Die jetzige politische Krise brach am vorigen Sonntag aus, als Prachandas Regierung ohne Zustimmung der Koalitionspartner Armeechef General Rukmangat Katawal entließ, diese Entscheidung vom Staatspräsidenten nicht akzeptiert wurde, die Koalitionspartner die Regierung verließen und Premier Prachanda seinen Rücktritt verkündete. General Katawal widersetzt sich der Integration der einstigen Kämpfer der maoistischen Guerilla in die Armee und hat bislang auch die im Friedensabkommen verlangten Umstrukturierungen und demokratischen Reformen in den Streitkräften nicht in Angriff genommen. Diese Haltung wird vom Nepali Congress unterstützt, obwohl Katawal offen die zivile staatliche Gewalt herausfordert. Das Höchste Gericht Nepals hat Unterlagen aus dem Armeehauptquartier angefordert, die sich auf das Alter des Generals beziehen, der eigentlich in drei Monaten «pensionsreif« ist. Angeblich hat er Dokumente fälschen lassen, um länger im Amt bleiben zu können..

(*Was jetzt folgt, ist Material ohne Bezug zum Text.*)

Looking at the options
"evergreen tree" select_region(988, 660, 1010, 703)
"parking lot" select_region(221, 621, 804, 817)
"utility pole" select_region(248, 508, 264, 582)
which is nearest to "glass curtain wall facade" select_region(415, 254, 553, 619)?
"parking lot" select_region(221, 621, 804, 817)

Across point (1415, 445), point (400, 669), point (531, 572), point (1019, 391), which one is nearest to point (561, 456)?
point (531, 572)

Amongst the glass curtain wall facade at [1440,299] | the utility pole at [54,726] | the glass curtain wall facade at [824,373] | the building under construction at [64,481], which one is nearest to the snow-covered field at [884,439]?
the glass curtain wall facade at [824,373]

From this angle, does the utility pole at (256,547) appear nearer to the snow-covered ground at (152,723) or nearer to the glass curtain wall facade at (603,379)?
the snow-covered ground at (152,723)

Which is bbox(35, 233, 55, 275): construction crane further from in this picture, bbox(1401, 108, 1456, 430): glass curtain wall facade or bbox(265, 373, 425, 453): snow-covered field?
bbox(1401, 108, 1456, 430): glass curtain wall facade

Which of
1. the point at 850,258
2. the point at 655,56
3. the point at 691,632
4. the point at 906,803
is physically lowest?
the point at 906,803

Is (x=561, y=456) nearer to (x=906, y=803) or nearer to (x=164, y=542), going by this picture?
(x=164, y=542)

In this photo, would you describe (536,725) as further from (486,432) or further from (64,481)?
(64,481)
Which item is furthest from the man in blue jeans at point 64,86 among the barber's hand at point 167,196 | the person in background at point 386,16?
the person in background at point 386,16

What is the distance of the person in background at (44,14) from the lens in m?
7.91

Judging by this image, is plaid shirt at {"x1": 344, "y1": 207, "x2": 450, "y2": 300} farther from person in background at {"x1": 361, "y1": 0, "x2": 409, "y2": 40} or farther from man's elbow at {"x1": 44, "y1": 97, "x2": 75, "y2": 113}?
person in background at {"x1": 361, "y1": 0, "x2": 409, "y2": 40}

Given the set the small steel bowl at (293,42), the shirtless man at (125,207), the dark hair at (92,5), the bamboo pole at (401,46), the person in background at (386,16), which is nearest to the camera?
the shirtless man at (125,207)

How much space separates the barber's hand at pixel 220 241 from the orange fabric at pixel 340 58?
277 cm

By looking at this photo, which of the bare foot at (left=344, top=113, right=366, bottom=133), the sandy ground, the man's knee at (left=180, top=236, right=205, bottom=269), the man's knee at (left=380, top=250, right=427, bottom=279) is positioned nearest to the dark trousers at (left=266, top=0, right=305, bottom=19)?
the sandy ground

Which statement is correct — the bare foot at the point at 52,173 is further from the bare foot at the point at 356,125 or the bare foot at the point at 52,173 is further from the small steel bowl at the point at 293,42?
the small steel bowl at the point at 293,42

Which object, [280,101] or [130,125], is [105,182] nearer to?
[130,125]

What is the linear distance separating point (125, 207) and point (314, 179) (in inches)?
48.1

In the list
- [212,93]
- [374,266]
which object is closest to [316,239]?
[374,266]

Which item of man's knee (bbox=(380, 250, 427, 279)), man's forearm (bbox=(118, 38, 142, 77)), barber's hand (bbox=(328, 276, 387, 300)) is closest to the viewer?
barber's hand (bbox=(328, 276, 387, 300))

Nepals elektronische Medien haben ihren Teil zur Zuspitzung der Lage beigetragen, indem sie in dieser Woche ein 16 Monate altes Video ausstrahlten, das Kommandeur Prachanda im Kreise der Guerilla zeigt. Er berichtet, dass er die Zahl seiner Truppe, tatsächlich nur 7000 bis 8000 Mann, manipuliert und künstlich aufgestockt habe. Sie sollten sich auf die «ultimative Revolte« vorbereiten. Selbst wenn es nur einem kleinen Teil der »politisch bewussten Kämpfer« gelinge, in die Armee aufgenommen zu werden, würde das ausreichen, diese unter Kontrolle zu bringen.

Am Mittwoch (6. Mai) gab der Premier in einer Erklärung zu, auf diesem Treffen gesprochen zu haben. Allerdings sei das ja unter ganz anderen politischen Verhältnissen gewesen. Dass man dieses Video jetzt ausgegraben habe, sei ein «reaktionäres Manöver, um vom verfassungswidrigen Vorgehen des Präsidenten Ram Baran Yadav abzulenken und den Friedensprozess zu torpedieren«. Die Maoisten fordern, dass das Staatsoberhaupt seine Entscheidung revidiert, an Katawal festzuhalten.